Отрывок.
А не сходить ли нам за «карасином,» дорогие читатели? Для тех, кто не в курсе: «карасин» это горючая жидкость- питание для «карасинки.» Никакой ошибки! Если «карасин,» то, естественно, «карасинка.»
Так, повторяя за бабушкой Катей, я до подростковых лет была уверена в правильности произношения этих слов. Ну, не попадались мне они ни в книгах, ни в учебниках. Поэтому, далее, я убираю кавычки. Да и другое разговорное своеобразие Катерины Даниловны, в них заключать не стану.
Кстати, к карасинке не каждый мог приспособиться. Бабушка пускала квартирантов и нашлась молодая пара, с месяц промучившаяся на сухомятке, так карасинку и не освоившая.
Баловни цивилизации, назвав карасинку «чудовищем,» съехали, насмешив бабушку. Она ничего, справлялась и даже блины на карасинке жарила. Но для этого, как вы понимаете, требовались не только мука, молоко и яйца, но и карасин. Без него карасинка становилась совершенно бесполезной вещью.
Зимних походов за карасином я не помню. Возможно, они просто не совпадали с короткими каникулами. А вот летом наступал денёк, когда бабушка торжественно объявляла:»Завтре за карасином пойдём.»
Фото из семейного архива автора
И начиналась серьёзная подготовка. Из сарая доставалась невысокая, самодельная тележка, устроенная таким образом, что передняя её стенка опускалась, образуя подобие горки. С неё и «скатывался,»наполненный карасином огромный бидон, чтобы занять своё место в сарае.
Баба Катя осматривала колёса тележки: не дай бог, отвалятся на обратной дороге под тяжестью! Расстилала мешковину, чтоб бидон покрепче стоял. Он был кирпично-красного цвета, многолитровый, поскольку «кормить» карасином приходилось две карасинки — бабушкину и для квартирантов.
Я не понимала для чего бабуля корячится, сливая остатки карасина в банку: ну, поменьше на литр нальют! Она отвечала:»Умна ты, как я погляжу. Кто станет высчитывать? А мне лишнюю копейку платить. Оне ж на размер бидона смотрют. Как наполнен — всё и, чейный на дне карасин, им дел нет.»
«А сколько он стоит?»- не унималась я. «Дак, семь копеек за литр.» «Значит, фигня! Не жадничай.» Бабушка прищуривалась:»А вота пойдёшь в магАзин за хлебушком, а я тебе семь копеек недодам. Пойди, поищи их на дороге! А то, навадилась, вместо целой буханки брать половинку, а на остальные леденцов покупать.»

Порядок работы.
Перепишите из отрывка без изменений часть, начиная со слов «Так, повторяя за» и вплоть до слов «заключать не стану.» включительно.

Исходные данные.
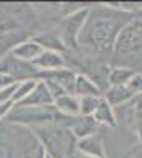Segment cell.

Итог упражнения.
Так, повторяя за бабушкой Катей, я до подростковых лет была уверена в правильности произношения этих слов. Ну, не попадались мне они ни в книгах, ни в учебниках. Поэтому, далее, я убираю кавычки. Да и другое разговорное своеобразие Катерины Даниловны, в них заключать не стану.